当前位置：网站首页>Deep learning brush a bunch of tricks of SOTA

Deep learning brush a bunch of tricks of SOTA

2022-07-29 05:09:00 【AI Hao】

This article is reprinted. ： official account ： Packet algorithm notes

Stable and useful trick

0. Model fusion

Understand everything , It is necessary to play games , Everyone knows that it's useless to write an article trick, When the model was young, it was still used stacking, The effect of direct probability fusion is also good .

1、 Confrontation training

Confrontation training is to add disturbance at the input level , According to the sample generated by the disturbance , To do a back propagation . With FGM For example , stay NLP On , Disturbance acts on embedding layer . Give me a plug and play code snippet , Quoted Zhihu id:Nicolas Code for , Well written , It's easy to understand with the principle .

#  initialization 
fgm = FGM(model)
for batch_input, batch_label in data:
    #  Normal training 
    loss = model(batch_input, batch_label)
    loss.backward() #  Back propagation , Get normal grad
    #  Confrontation training 
    fgm.attack() #  stay embedding Add anti disturbance to the 
    loss_adv = model(batch_input, batch_label)
    loss_adv.backward() #  Back propagation , And in normal grad On the basis of , Add up the gradient of confrontation training 
    fgm.restore() #  recovery embedding Parameters 
    #  gradient descent , Update parameters 
    optimizer.step()
    model.zero_grad()

Specifically FGM The implementation of the

import torch
class FGM():
    def __init__(self, model):
        self.model = model
        self.backup = {
    }

    def attack(self, epsilon=1., emb_name='emb.'):
        # emb_name This parameter needs to be changed to your model embedding Parameter name of 
        for name, param in self.model.named_parameters():
            if param.requires_grad and emb_name in name:
                self.backup[name] = param.data.clone()
                norm = torch.norm(param.grad)
                if norm != 0 and not torch.isnan(norm):
                    r_at = epsilon * param.grad / norm
                    param.data.add_(r_at)

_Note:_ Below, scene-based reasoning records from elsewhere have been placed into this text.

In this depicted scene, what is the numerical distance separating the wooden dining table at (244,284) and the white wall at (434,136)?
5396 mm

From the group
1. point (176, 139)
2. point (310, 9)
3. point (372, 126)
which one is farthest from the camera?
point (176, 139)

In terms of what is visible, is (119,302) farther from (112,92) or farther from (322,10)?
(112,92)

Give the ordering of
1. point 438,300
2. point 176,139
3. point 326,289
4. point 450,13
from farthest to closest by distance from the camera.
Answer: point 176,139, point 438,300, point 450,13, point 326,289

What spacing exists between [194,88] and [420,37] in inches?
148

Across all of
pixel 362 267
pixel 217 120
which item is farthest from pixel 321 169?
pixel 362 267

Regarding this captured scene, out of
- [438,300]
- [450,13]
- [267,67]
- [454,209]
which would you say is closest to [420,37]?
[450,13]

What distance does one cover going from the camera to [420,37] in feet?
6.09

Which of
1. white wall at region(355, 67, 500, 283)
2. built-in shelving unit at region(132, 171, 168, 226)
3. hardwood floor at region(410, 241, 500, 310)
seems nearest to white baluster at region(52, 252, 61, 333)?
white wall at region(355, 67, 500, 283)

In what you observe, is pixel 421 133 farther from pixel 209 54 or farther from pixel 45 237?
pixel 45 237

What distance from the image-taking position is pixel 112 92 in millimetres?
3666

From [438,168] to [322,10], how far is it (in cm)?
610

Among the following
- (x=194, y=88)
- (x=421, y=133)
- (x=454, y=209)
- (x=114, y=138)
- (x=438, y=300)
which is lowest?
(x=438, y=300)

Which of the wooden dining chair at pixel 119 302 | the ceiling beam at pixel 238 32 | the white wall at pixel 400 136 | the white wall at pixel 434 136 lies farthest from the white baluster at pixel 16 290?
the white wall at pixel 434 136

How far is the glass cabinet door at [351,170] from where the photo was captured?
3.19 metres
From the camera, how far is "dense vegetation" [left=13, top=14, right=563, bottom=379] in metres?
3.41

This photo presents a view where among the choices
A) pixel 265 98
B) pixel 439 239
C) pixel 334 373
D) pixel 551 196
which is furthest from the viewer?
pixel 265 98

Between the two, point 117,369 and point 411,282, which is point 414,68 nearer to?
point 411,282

    def restore(self, emb_name='emb.'):
        # emb_name This parameter needs to be changed to your model embedding Parameter name of 
        for name, param in self.model.named_parameters():
            if param.requires_grad and emb_name in name: 
                assert name in self.backup
                param.data = self.backup[name]
        self.backup = {
    }

2.EMA/SWA

Moving average , Save a parameter of history , After a certain training stage , Take the historical parameters to smooth the current parameters . This thing , I was there before. earhian In the ancestral code of . He likes it + Decay learning rate . It really works every time .

#  initialization 
ema = EMA(model, 0.999)
ema.register()

#  During training , After updating the parameters , Sync update shadow weights
def train():
    optimizer.step()
    ema.update()

# eval front ,apply shadow weights;eval after , Restore the parameters of the original model 
def evaluate():
    ema.apply_shadow()
    # evaluate
    ema.restore()

Specifically EMA Realization , Plug and play ：

class EMA():
    def __init__(self, model, decay):
        self.model = model
        self.decay = decay
        self.shadow = {
    }
        self.backup = {
    }

    def register(self):
        for name, param in self.model.named_parameters():
            if param.requires_grad:
                self.shadow[name] = param.data.clone()

    def update(self):
        for name, param in self.model.named_parameters():
            if param.requires_grad:
                assert name in self.shadow
                new_average = (1.0 - self.decay) * param.data + self.decay * self.shadow[name]
                self.shadow[name] = new_average.clone()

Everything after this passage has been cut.